Famille bourgeoise de Mogador

La société marocaine reste une société de tradition orale : il n’y a pas de reconstruction du réel par le récit. Le vécu ne laisse pas de trace. Or sans traces écrites, selon la conception occidentale, il n’y a ni mémoire ni progrès au niveau de la pensée. L’un des enseignements fondamentaux que j’ai reçu de Georges Lapassade, en menant ensemble, une vaste enquête sur « la parole d’Essaouira » au début des années quatre-vingts, c’est non seulement l’obligation de tenir une sorte de compte – rendu sur les apprentissages de chaque jour, mais surtout la vertu pédagogique du « compte-rendu » : au retour de mon pèlerinage chez les Regraga, il venait chaque soir m’écouter : en lui racontant ce qui s’est passé, je me rendais compte que mon subconscient avait enregistré des faits pertinents à mon insu.
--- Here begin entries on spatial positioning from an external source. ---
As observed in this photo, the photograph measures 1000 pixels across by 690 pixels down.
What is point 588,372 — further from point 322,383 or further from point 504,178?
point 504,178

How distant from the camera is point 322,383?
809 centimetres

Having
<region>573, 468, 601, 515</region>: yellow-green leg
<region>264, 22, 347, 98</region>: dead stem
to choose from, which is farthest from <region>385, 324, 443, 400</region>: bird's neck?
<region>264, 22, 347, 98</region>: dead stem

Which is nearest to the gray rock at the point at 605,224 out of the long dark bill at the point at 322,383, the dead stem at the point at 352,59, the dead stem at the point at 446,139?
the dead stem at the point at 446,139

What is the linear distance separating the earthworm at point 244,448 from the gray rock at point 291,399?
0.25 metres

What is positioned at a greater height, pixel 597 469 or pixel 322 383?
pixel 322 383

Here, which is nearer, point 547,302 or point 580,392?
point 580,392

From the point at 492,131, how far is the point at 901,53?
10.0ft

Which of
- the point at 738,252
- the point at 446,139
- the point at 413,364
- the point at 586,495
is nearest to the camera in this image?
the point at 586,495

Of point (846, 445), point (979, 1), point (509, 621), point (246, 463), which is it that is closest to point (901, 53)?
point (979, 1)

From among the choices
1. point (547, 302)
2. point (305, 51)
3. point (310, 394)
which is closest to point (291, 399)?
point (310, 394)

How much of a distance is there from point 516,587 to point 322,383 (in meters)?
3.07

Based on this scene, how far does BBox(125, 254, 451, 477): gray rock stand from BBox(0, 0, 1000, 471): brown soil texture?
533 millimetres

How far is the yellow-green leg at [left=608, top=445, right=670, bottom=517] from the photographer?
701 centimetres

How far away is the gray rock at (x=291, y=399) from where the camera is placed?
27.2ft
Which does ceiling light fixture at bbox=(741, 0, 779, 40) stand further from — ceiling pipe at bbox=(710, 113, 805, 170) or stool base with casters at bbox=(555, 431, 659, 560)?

Mais sans son écoute attentive, je n’aurais certainement pas produit telle ou telle idée intéressante, comme faire le lien avec « l’essai sur le don » de Mauss, « l’éternel retour » de Nietzsche, ou « l’observation participante » de Malinowski : on produit autant par soi-même que par l’écoute amicale de l’autre. Comme me le disait si bien mon ami Georges Lapassade : dans ton cerveau et dans le mien, il n’y a que de l’eau ; la véritable étincelle jaillit dans l’interaction entre les deux. C’est du dialogue que naît la lumière…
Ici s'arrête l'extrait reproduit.